Google is one company against a state that controls the lives of billions. Yet it will prevail.
Written by Leader , Contributor

A Chinese myth relates that there was a village cut off from the world by two large mountains. An old man in the village grew tired of the isolation and decided to move the mountains by chipping away at them, stone by stone.

The villagers laughed, but the old man recruited more and more of his family. A god, seeing that the project would pass down the generations until it was complete, decided to move the mountains completely — otherwise, the god knew, they would be destroyed.

By moving to Hong Kong while holding its ground, Google is chipping away at the mountain of censorship and control by which the Chinese people are isolated. It's a bold move — one that will hurt the company — and many people are happy to say that it's foolish.

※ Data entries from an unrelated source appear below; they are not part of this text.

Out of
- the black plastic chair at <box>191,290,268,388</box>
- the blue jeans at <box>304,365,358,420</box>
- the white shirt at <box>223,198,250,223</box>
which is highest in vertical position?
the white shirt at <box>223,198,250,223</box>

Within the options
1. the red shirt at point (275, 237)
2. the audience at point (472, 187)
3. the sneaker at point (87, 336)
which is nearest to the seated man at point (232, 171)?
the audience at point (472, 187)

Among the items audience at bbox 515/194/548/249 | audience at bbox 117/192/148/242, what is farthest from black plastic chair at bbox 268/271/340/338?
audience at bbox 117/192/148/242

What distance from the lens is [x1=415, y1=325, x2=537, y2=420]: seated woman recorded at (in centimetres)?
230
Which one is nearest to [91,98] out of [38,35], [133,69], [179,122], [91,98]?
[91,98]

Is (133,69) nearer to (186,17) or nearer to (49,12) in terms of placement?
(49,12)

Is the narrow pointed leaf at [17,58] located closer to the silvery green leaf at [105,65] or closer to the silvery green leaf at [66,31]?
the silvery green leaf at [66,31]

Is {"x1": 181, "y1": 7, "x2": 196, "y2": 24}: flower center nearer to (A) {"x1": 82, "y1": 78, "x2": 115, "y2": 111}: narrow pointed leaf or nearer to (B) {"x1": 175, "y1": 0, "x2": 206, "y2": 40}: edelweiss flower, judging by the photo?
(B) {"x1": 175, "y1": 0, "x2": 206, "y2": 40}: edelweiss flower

It won't be, when others decide to join Google. They may have to: part of Google's complaint is that the company came under attack from the Chinese state, which also controls the country's network infrastructure. Under such conditions it is hard for any company to demonstrate Western standards of security and compliance, and regulators and shareholders alike should be asking hard questions of those which choose to remain.

And it will be hard to remain. The Chinese government is always keen to impose China-first policies, and not just over censorship. Government approval for products is restricted to those containing intellectual property wholly owned by a Chinese company and registered in China first. Wireless technology must follow state-decreed standards before following those decided by the rest of the world. Disagreement is not tolerated and is presented as a political attack.

This is no way to compete and, most certainly, no way to lead.

The Chinese state must realise some key facts. All of the technology on which it is operates has come from the free exchange of ideas. An isolationist state — the logical consequence of their stance — has no place in the modern, connected world. Instead, Chinese science, engineering and commerce will be beholden to the West as they were during the country's last great isolationist era.

However long it takes, the result is not in doubt. The mountain will no longer confound the people. The Chinese government must decide whether to move it, or watch as it is destroyed.